We have joined Interreg Volunteer Youth because we wanted to be involved in research in the field of brain cancer (glioblastoma) – currently incurable disease.
We started by getting to know our mentors and co-workers, who welcomed us and introduced us to the research team at National Institute of Biology in Ljubljana. Soon we became a part of the team ourselves.
In the first week, we got the overview of the basic research work on the brain cancer biology. As we became familiar with lab work and biomedical techniques in the field of glioblastoma, we were each given our assignments.

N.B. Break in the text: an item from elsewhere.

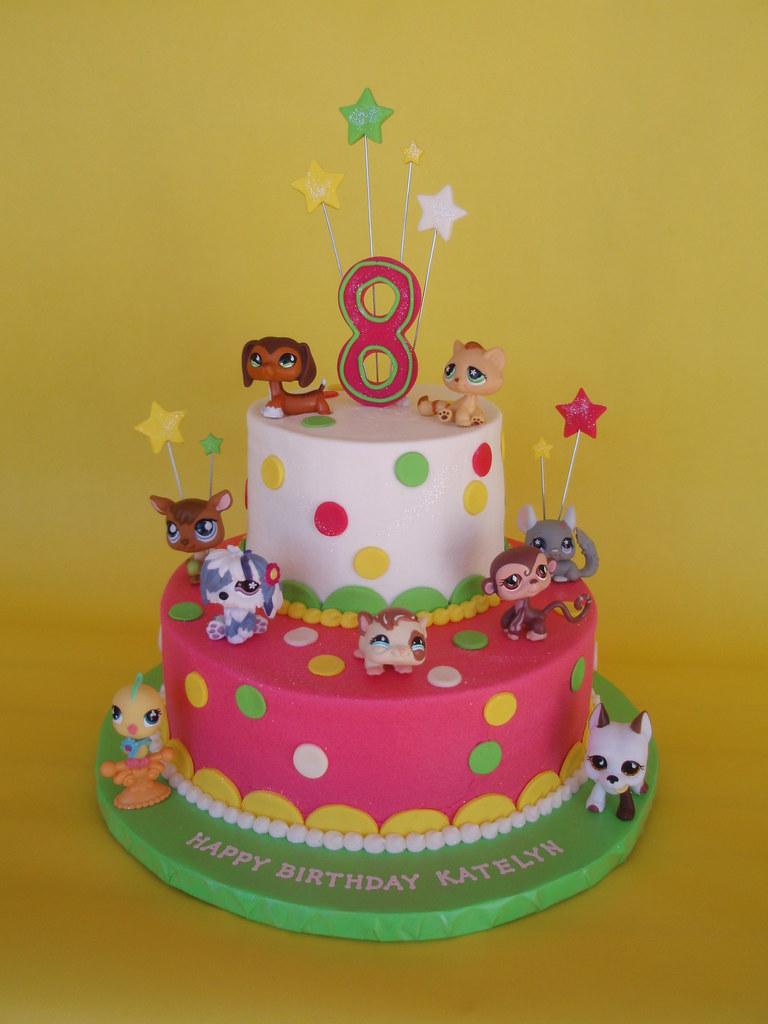 My Littlest Pet Shop Cake Ideas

Nika: My main objective is to study interactions between glioblastoma stem cells and mesenchymal stem cells, which are located within the glioblastoma tumour microenvironment. Interactions between those two types of cells can lead to cancer progression and therapy resistance. It is crucial to study new possible therapeutic strategies in cell and animal models. I prepare 3D multicellular spheroids to study the invasiveness of those cells.
Moreover, I take images of glioblastoma stem cells and mesenchymal stem cells in zebrafish embryos, which are novel animal models to study cancer progression, using fluorescence microscope.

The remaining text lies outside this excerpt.